____ Document extract
During the alpha test, we thought that Magic was extremely strong. During a series of test sessions all of us created a Spell Caster of one variety or the other and played through a Scenario where we were all in Magic College, similar to Harry Potter or the Magicians. I don't recall anyone being disappointed with the magic system at +150 xp, in fact, it was the opposite. Many encounters became very easy with a few spells powered up.

Create a talent like Frenzied Attack for Magic (Arcane Barrage, Divine Wrath, Unleash Primal Force, or something): When fully trained, up to five upgrades for 5 extra Strain.

Admittedly a tad powerful, but not as much as free activation of qualities.

Edited by Grimmerling
29 minutes ago, DarthGM said:

Not necessarily; not every die roll will have setbacks, but unless you're out of Maneuvers just about every Magic Attack action could have at least one Aim maneuver applied.

Plus if I know I'm going to be putting my all into a spell, I'm going to double-aim the crap out of it to make sure it hits and to try to get all the Advantages I want/need.
________
____ Information supplied
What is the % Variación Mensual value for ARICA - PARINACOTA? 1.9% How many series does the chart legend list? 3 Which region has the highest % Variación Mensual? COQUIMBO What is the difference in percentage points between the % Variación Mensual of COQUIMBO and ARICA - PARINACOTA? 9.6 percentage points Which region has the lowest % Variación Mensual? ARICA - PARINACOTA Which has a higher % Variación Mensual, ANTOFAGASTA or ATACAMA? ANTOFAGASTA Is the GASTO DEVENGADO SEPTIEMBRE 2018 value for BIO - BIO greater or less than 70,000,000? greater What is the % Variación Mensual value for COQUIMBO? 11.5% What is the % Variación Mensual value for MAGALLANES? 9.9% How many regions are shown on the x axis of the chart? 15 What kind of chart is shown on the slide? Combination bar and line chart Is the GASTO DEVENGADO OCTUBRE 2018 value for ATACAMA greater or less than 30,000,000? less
________
Continue the forum discussion about the game's magic system from its last sentence.

| Response to the exercise |
That happened quite a lot during my running of The Haunted City at GenCon, and they didn't even have a Blast or Burn affect to try and trigger. They just wanted to score enough Advantage to trigger the Crit 2 with Vicious 3.

I just want to second this. If you're trying to blast/burn your foes, why wouldn't you aim to get that extra helping hand?

Alright, first off, let's have some math. STAR WARS ANYDICE.

OP's original probability: http://anydice.com/program/dd62

OP's original probability gives you a 3.55% chance of pulling it all off (both Burn AND Blast). However, the spellcaster has greater than a 73% chance of casting the spell and hitting with a regular attack, so that's great. I'm not too concerned. Tweaking the variables a bit (only needing 2 Advantage instead of 4), the spellcaster can trigger one of the Additional Effects about 20% of the time. (Why doesn't the FFG forums allow me to use a tilde? That's dumb.)

But. Check this out. http://anydice.com/program/dd64

With a mere two Boost dice (say, from a double Aim maneuver for 2 stress, or a singular Aim maneuver and some assistance), you get off both Blast and Burn 43% of the time.

Feel free to play with the math, but hitting minions with both Blast and Burn 2/5th of the time is just fine by me as a GM.

32 minutes ago, DarthGM said:

How does aiming and double-aiming factor into your dice rolls?

I think a better question is do you need multiple effects everytime? As a GM I'm not going to pile up opponents conveniently next to each other all the time.

Or don't attempt super difficult spells without an outstanding dice pool, or at least understand that you will not get all of the effects you attempt. I personally like the way it is - because it is powerful. Knowledge 4 equates to a burn 4, on the fly (with difficulty increase).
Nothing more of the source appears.